The unusual alliance was formed Monday in response to a unanimous decision Dec. 22 by a five-member South Coast Air Quality Management District hearing board to reverse the district’s earlier denial of a request by Garb Oil & Power of Salt Lake City for a permit to build the plant. Representatives of the alliance refused to discuss their legal plans or strategy.
The air quality district’s hearing board is to meet today with Garb Oil executives to discuss conditions that must be met before the permit can be formally issued for construction of the 35-megawatt power plant on a deserted 22-acre lot.
“The conditions will basically deal with possible new control systems that might reduce emissions even more at the plant,” said Jim Birakos, deputy executive director of the air quality district.
The earlier denial, issued June 30, was based on a risk assessment of the project supplied by the company, which showed that it would create a probable cancer risk 16 times greater than the maximum allowable, one case per million over a 70-year period.
John Brewer, president of the company, appealed the denial to the hearing board on grounds that the firm had mistakenly supplied air quality district officials with inaccurate figures.
After three months of testimony from engineers, lawyers and residents on both sides of the issue, the hearing board ruled that new information from the company indicated that the risk would be within acceptable limits, Birakos said.
City and county officials and hundreds of angry residents insisted, however, that the plant would churn out dangerous amounts of toxic and carcinogenic chemicals in their already smoggy skies.

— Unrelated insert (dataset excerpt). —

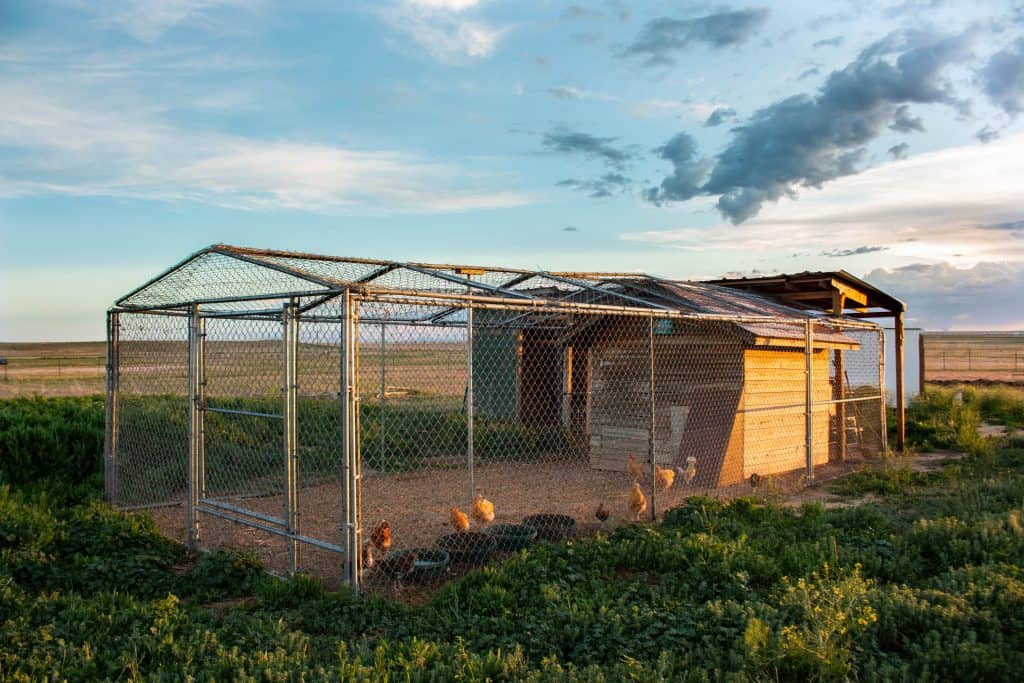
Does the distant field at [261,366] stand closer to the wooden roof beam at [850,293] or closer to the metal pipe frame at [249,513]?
the metal pipe frame at [249,513]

“The administrative remedies have been exhausted,” said Fazle Quadri, senior executive analyst to the San Bernardino County Board of Supervisors. “The next step is the judicial system itself.”
Ivan Hopkins, city manager of Grand Terrace, said at a meeting of local government officials Monday that the Riverside law firm of Best, Best & Krieger would be retained at a cost of from $50,000 to $100,000 “to find a legal device to stop it.”
Hopkins said the major part of the cost would be shouldered by the cities and counties of Riverside and San Bernardino.